■ Scene-based spatial questions ■
::::

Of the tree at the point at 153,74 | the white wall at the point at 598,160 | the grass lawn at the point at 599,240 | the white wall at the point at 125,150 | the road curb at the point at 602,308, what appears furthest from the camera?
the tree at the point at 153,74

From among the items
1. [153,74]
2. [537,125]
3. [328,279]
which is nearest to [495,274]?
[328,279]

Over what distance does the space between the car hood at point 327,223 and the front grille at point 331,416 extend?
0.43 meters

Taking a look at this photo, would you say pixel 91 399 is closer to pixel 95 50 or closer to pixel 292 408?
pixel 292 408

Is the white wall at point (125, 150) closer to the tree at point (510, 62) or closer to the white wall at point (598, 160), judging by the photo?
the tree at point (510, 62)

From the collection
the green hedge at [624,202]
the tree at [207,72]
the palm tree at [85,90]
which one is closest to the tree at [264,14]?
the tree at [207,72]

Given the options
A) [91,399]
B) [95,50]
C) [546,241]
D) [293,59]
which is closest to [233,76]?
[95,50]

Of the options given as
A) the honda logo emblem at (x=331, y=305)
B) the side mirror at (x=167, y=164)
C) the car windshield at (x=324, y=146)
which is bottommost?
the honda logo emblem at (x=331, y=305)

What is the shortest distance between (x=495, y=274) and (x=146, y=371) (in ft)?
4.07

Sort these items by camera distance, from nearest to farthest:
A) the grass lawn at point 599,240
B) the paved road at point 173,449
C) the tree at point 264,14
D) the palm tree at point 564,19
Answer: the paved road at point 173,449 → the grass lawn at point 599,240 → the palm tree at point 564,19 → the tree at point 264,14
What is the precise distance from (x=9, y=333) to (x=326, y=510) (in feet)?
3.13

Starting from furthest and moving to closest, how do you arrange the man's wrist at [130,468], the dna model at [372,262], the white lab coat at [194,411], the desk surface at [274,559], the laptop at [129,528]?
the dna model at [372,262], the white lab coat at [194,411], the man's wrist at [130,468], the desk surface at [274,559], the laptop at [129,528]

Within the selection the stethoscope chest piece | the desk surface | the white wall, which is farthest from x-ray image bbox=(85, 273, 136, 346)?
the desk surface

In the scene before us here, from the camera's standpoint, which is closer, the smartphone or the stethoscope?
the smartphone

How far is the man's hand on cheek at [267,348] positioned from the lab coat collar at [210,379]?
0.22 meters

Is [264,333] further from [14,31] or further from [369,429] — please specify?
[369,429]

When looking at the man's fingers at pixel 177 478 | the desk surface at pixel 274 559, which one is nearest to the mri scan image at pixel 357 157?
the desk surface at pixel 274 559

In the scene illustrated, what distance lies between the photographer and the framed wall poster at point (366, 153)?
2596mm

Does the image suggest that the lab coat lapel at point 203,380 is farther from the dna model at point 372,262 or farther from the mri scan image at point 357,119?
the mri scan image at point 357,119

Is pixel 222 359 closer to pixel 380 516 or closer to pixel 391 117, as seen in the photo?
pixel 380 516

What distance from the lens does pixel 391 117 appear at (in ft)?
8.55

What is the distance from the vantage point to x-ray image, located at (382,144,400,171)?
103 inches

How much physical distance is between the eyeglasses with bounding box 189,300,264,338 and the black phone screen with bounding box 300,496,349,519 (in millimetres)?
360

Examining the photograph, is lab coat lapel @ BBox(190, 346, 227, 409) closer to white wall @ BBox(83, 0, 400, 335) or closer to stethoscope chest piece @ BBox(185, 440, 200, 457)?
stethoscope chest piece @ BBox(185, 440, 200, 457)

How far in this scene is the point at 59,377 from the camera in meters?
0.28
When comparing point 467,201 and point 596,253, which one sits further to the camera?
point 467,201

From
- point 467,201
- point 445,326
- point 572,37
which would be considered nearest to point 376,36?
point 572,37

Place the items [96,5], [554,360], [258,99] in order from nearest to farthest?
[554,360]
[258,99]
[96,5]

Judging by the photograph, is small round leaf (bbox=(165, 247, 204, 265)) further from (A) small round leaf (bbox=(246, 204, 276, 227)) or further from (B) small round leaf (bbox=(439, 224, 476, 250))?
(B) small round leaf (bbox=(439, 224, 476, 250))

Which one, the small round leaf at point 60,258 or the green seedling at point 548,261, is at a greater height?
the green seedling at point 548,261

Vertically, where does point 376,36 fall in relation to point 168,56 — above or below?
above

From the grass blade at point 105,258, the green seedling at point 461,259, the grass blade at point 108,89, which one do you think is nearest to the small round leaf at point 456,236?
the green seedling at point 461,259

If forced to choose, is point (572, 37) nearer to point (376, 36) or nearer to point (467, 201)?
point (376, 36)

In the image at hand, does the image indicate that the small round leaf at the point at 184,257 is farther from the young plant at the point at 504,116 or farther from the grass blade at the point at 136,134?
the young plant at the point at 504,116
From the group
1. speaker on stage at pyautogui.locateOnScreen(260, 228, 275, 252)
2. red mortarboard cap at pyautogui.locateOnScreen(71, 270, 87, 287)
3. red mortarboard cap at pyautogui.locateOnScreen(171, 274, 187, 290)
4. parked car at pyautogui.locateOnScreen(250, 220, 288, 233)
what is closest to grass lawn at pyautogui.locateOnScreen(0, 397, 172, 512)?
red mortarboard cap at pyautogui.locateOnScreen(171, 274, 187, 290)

::::

Repeat the data exactly. Leave nothing out.

Of the tree at the point at 153,74 | the white wall at the point at 598,160 | the grass lawn at the point at 599,240 | the white wall at the point at 125,150 | the road curb at the point at 602,308, what appears furthest from the camera?
the tree at the point at 153,74

From among the items
1. [153,74]
2. [537,125]
3. [328,279]
which is nearest to [495,274]?
[328,279]

Over what distance does the space between the car hood at point 327,223 and the front grille at point 331,416 extend?
0.43 meters

Taking a look at this photo, would you say pixel 91 399 is closer to pixel 95 50 or closer to pixel 292 408?
pixel 292 408

Is the white wall at point (125, 150) closer to the tree at point (510, 62) or closer to the white wall at point (598, 160), judging by the photo?
the tree at point (510, 62)

From the collection
the green hedge at [624,202]
the tree at [207,72]
the palm tree at [85,90]
which one is closest to the tree at [264,14]?
the tree at [207,72]

Given the options
A) [91,399]
B) [95,50]
C) [546,241]
D) [293,59]
which is closest to [233,76]?
[95,50]

Of the options given as
A) the honda logo emblem at (x=331, y=305)
B) the side mirror at (x=167, y=164)
C) the car windshield at (x=324, y=146)
which is bottommost?
the honda logo emblem at (x=331, y=305)

What is the shortest distance between (x=495, y=274) and (x=146, y=371) (in ft)?
4.07

Sort these items by camera distance, from nearest to farthest:
A) the grass lawn at point 599,240
B) the paved road at point 173,449
C) the tree at point 264,14
D) the palm tree at point 564,19
Answer: the paved road at point 173,449 → the grass lawn at point 599,240 → the palm tree at point 564,19 → the tree at point 264,14
What is the precise distance from (x=9, y=333) to (x=326, y=510) (in feet)?
3.13

Starting from furthest and moving to closest, how do you arrange the man's wrist at [130,468], the dna model at [372,262], the white lab coat at [194,411], the desk surface at [274,559], the laptop at [129,528]?
the dna model at [372,262], the white lab coat at [194,411], the man's wrist at [130,468], the desk surface at [274,559], the laptop at [129,528]

Within the selection the stethoscope chest piece | the desk surface | the white wall, which is farthest from x-ray image bbox=(85, 273, 136, 346)?
the desk surface

In the scene before us here, from the camera's standpoint, which is closer, the smartphone or the stethoscope?
the smartphone

How far is the man's hand on cheek at [267,348] positioned from the lab coat collar at [210,379]?
0.22 meters

Is [264,333] further from [14,31] or further from [369,429] — please specify?
[369,429]

When looking at the man's fingers at pixel 177 478 | the desk surface at pixel 274 559, which one is nearest to the mri scan image at pixel 357 157?
the desk surface at pixel 274 559

In the scene illustrated, what distance lies between the photographer and the framed wall poster at point (366, 153)?
2596mm

Does the image suggest that the lab coat lapel at point 203,380 is farther from the dna model at point 372,262 or farther from the mri scan image at point 357,119?
the mri scan image at point 357,119

Is pixel 222 359 closer to pixel 380 516 or closer to pixel 391 117, as seen in the photo?
pixel 380 516

What distance from the lens does pixel 391 117 appear at (in ft)?
8.55

What is the distance from the vantage point to x-ray image, located at (382,144,400,171)?
103 inches

How much physical distance is between the eyeglasses with bounding box 189,300,264,338 and the black phone screen with bounding box 300,496,349,519 (in millimetres)?
360

Examining the photograph, is lab coat lapel @ BBox(190, 346, 227, 409) closer to white wall @ BBox(83, 0, 400, 335) or closer to stethoscope chest piece @ BBox(185, 440, 200, 457)?
stethoscope chest piece @ BBox(185, 440, 200, 457)

How far in this scene is the point at 59,377 from the camera in meters?
0.28
When comparing point 467,201 and point 596,253, which one sits further to the camera?
point 467,201

From
- point 467,201
- point 445,326
- point 572,37
which would be considered nearest to point 376,36?
point 572,37

Place the items [96,5], [554,360], [258,99] in order from nearest to farthest?
[554,360]
[258,99]
[96,5]

Judging by the photograph, is small round leaf (bbox=(165, 247, 204, 265)) further from (A) small round leaf (bbox=(246, 204, 276, 227)) or further from (B) small round leaf (bbox=(439, 224, 476, 250))?
(B) small round leaf (bbox=(439, 224, 476, 250))

Which one, the small round leaf at point 60,258 or the green seedling at point 548,261, is at a greater height?
the green seedling at point 548,261

Vertically, where does point 376,36 fall in relation to point 168,56 — above or below?
above

From the grass blade at point 105,258, the green seedling at point 461,259, the grass blade at point 108,89, which one do you think is nearest to the small round leaf at point 456,236?
the green seedling at point 461,259

If forced to choose, is point (572, 37) nearer to point (376, 36) or nearer to point (467, 201)?
point (376, 36)

In the image at hand, does the image indicate that the small round leaf at the point at 184,257 is farther from the young plant at the point at 504,116 or farther from the grass blade at the point at 136,134?
the young plant at the point at 504,116
From the group
1. speaker on stage at pyautogui.locateOnScreen(260, 228, 275, 252)
2. red mortarboard cap at pyautogui.locateOnScreen(71, 270, 87, 287)
3. red mortarboard cap at pyautogui.locateOnScreen(171, 274, 187, 290)
4. parked car at pyautogui.locateOnScreen(250, 220, 288, 233)
what is closest to grass lawn at pyautogui.locateOnScreen(0, 397, 172, 512)?
red mortarboard cap at pyautogui.locateOnScreen(171, 274, 187, 290)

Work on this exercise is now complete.